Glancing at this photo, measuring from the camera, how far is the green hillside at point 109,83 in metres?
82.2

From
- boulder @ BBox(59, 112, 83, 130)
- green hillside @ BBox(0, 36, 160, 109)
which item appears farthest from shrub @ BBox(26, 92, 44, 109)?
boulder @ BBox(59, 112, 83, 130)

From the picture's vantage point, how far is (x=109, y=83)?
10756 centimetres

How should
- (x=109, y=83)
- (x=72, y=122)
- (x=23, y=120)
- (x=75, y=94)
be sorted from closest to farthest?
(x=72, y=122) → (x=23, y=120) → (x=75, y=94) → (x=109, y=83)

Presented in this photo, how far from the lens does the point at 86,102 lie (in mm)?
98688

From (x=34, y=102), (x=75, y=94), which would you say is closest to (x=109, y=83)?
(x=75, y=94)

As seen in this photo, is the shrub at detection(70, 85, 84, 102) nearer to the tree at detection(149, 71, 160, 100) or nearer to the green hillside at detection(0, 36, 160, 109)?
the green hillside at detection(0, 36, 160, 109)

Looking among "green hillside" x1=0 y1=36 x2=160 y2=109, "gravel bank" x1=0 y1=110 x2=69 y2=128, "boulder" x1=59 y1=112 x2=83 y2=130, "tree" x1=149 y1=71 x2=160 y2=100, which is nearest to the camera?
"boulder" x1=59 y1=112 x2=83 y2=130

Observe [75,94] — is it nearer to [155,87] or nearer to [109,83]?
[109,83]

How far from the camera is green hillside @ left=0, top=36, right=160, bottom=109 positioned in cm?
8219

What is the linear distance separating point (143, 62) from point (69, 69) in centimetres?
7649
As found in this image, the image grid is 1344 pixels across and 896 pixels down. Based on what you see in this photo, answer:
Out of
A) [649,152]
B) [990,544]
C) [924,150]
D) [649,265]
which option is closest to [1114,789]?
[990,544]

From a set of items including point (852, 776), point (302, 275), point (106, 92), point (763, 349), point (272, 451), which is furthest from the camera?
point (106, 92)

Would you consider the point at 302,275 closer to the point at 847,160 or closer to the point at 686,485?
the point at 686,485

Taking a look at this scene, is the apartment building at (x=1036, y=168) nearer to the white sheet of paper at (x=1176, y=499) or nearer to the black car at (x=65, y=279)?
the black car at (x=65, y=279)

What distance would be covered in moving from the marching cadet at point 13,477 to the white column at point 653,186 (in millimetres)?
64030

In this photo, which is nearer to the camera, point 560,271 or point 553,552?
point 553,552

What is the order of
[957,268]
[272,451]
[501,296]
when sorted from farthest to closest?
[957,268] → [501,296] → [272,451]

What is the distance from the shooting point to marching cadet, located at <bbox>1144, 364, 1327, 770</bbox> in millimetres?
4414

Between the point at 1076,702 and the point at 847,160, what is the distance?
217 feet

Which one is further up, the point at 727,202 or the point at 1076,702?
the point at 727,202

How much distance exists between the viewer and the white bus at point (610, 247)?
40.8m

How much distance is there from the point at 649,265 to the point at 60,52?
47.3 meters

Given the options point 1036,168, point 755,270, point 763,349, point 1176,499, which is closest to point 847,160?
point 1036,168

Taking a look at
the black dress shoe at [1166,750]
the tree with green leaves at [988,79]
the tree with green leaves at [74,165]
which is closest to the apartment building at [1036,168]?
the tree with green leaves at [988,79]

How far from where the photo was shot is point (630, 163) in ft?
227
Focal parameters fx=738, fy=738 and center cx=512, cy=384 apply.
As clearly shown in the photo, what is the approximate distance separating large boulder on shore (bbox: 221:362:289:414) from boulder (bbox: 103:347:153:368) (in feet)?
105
========
Rewrite all of the lines above with "marching cadet" replaced by "uniformed cadet" wherever it occurs, and leave everything else unchanged.

Glancing at this photo, measuring from the camera, how far is the green hillside at point 109,83 in metres?
82.2

From
- boulder @ BBox(59, 112, 83, 130)
- green hillside @ BBox(0, 36, 160, 109)
which item appears farthest from shrub @ BBox(26, 92, 44, 109)?
boulder @ BBox(59, 112, 83, 130)

From the picture's vantage point, how far is (x=109, y=83)?
10756 centimetres

How should
- (x=109, y=83)
- (x=72, y=122)
- (x=23, y=120)
- (x=75, y=94)
be sorted from closest to farthest?
(x=72, y=122) → (x=23, y=120) → (x=75, y=94) → (x=109, y=83)

Presented in this photo, how far from the lens does the point at 86,102 lie (in mm)?
98688

From (x=34, y=102), (x=75, y=94), which would you say is closest to (x=109, y=83)?
(x=75, y=94)

As seen in this photo, is the shrub at detection(70, 85, 84, 102) nearer to the tree at detection(149, 71, 160, 100) or nearer to the green hillside at detection(0, 36, 160, 109)?
the green hillside at detection(0, 36, 160, 109)

Looking among "green hillside" x1=0 y1=36 x2=160 y2=109, "gravel bank" x1=0 y1=110 x2=69 y2=128, "boulder" x1=59 y1=112 x2=83 y2=130, "tree" x1=149 y1=71 x2=160 y2=100, which is nearest to the camera?
"boulder" x1=59 y1=112 x2=83 y2=130

Observe [75,94] — is it nearer to [155,87] or nearer to [109,83]?
[109,83]

How far from the camera is green hillside @ left=0, top=36, right=160, bottom=109 positioned in cm?
8219

What is the linear distance separating point (143, 62) from point (69, 69) in centimetres?
7649
As found in this image, the image grid is 1344 pixels across and 896 pixels down. Based on what you see in this photo, answer:
Out of
A) [649,152]
B) [990,544]
C) [924,150]
D) [649,265]
which option is closest to [1114,789]?
[990,544]

From a set of items including point (852, 776), point (302, 275), point (106, 92), point (763, 349), point (272, 451), which is furthest from the camera?
point (106, 92)

Would you consider the point at 302,275 closer to the point at 847,160 or closer to the point at 686,485?
the point at 686,485

Taking a look at this scene, is the apartment building at (x=1036, y=168) nearer to the white sheet of paper at (x=1176, y=499) or nearer to the black car at (x=65, y=279)?
the black car at (x=65, y=279)

What distance would be covered in moving from the uniformed cadet at point 13,477 to the white column at point 653,186 (in millimetres)?
64030

In this photo, which is nearer to the camera, point 560,271 or point 553,552?
point 553,552

What is the order of
[957,268]
[272,451]
[501,296]
when sorted from farthest to closest?
[957,268] → [501,296] → [272,451]

What is the distance from the shooting point to uniformed cadet, located at <bbox>1144, 364, 1327, 770</bbox> in millimetres?
4414

Between the point at 1076,702 and the point at 847,160, what is the distance?
217 feet

Which one is further up, the point at 727,202 or the point at 1076,702?
the point at 727,202

How much distance exists between the viewer and the white bus at point (610, 247)?
40.8m

How much distance is there from the point at 649,265 to the point at 60,52?
47.3 meters

Given the options point 1036,168, point 755,270, point 763,349, point 1176,499, which is closest to point 847,160?
point 1036,168

Taking a look at
the black dress shoe at [1166,750]
the tree with green leaves at [988,79]
the tree with green leaves at [74,165]
which is closest to the apartment building at [1036,168]?
the tree with green leaves at [988,79]

How far from where the photo was shot is point (630, 163) in ft?
227
Focal parameters fx=738, fy=738 and center cx=512, cy=384 apply.
As clearly shown in the photo, what is the approximate distance separating large boulder on shore (bbox: 221:362:289:414) from boulder (bbox: 103:347:153:368) (in feet)?
105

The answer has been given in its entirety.